Answer these questions using the article on resilient disaster recovery below.
(a) Officials from how many countries did UNDRR consult in developing the ten actions?
(b) What was the conference called before its name changed?
(c) Lessons from which earthquake gave rise to Japan's "Build Back Better" concept?

Quoted passage:
'''
Global leaders met at the World Resilient Recovery Conference on June 3 to launch the Priority Actions to Enhance Readiness for Resilient Recovery, a new set of guidelines to help countries prepare better for disasters and rebuild stronger afterward. The United Nations Office for Disaster Risk Reduction (UNDRR) developed these ten actions after talking with officials from 130 countries and getting input from over 4,000 experts worldwide.
The actions focus heavily on putting communities at the center of disaster recovery. One key priority calls for local governments to get more authority, resources, and funding to lead recovery efforts in their areas. Another emphasizes building up local skills and capacity so communities can bounce back faster when disasters hit.
Kamal Kishore, who heads UNDRR, said the conference changed its name from World Reconstruction Conference to highlight a shift “from reconstructing physical assets to ensuring human recovery.” The goal isn’t just rebuilding schools and hospitals, but making sure children can learn safely and communities can get back to work, he explained.
The new priorities build on Japan’s “Build Back Better” concept, which came out of lessons learned from the 1995 Great Hanshin Earthquake. Japanese Vice Minister Hiroaki Hara noted that this approach means rebuilding to higher standards so infrastructure can better serve communities long-term.
Ambassador Christian Frutiger from the conference organizing committee said the ten actions work together as “interconnected pieces of a larger puzzle” and called on governments to start putting them into practice. The disaster risk reduction community will track progress at upcoming events, including a high-level forum in September and regional meetings throughout 2025.
'''
Dataset entries:
'''
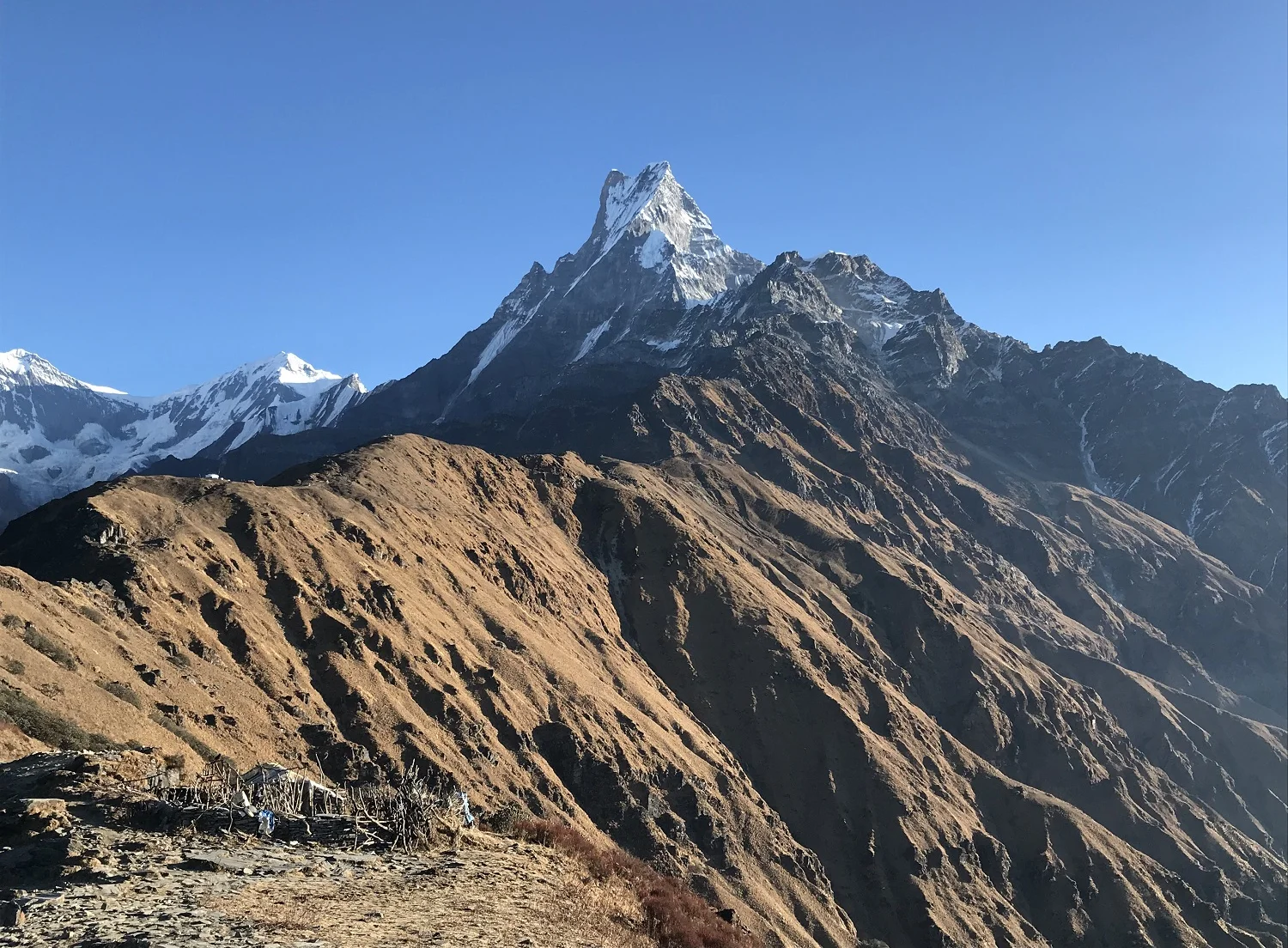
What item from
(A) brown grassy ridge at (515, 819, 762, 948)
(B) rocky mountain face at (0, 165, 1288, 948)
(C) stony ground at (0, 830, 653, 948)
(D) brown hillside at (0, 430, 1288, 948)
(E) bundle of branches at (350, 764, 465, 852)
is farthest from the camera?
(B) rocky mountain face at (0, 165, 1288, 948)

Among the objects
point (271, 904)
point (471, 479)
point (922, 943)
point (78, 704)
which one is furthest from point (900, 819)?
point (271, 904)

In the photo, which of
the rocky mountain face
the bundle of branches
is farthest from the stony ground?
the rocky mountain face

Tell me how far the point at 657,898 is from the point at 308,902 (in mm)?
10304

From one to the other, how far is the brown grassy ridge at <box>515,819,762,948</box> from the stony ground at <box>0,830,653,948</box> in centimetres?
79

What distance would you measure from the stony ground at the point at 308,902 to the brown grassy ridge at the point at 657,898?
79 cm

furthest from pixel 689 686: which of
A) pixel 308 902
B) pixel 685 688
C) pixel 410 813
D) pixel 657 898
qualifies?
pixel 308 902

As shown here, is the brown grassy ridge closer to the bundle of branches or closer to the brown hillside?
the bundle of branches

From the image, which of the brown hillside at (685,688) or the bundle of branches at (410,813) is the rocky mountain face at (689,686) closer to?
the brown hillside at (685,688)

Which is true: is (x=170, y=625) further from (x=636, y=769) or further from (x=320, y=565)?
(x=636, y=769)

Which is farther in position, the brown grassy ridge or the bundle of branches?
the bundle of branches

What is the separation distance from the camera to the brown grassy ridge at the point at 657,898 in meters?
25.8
'''
Response to this exercise:
(a) 130
(b) World Reconstruction Conference
(c) The 1995 Great Hanshin Earthquake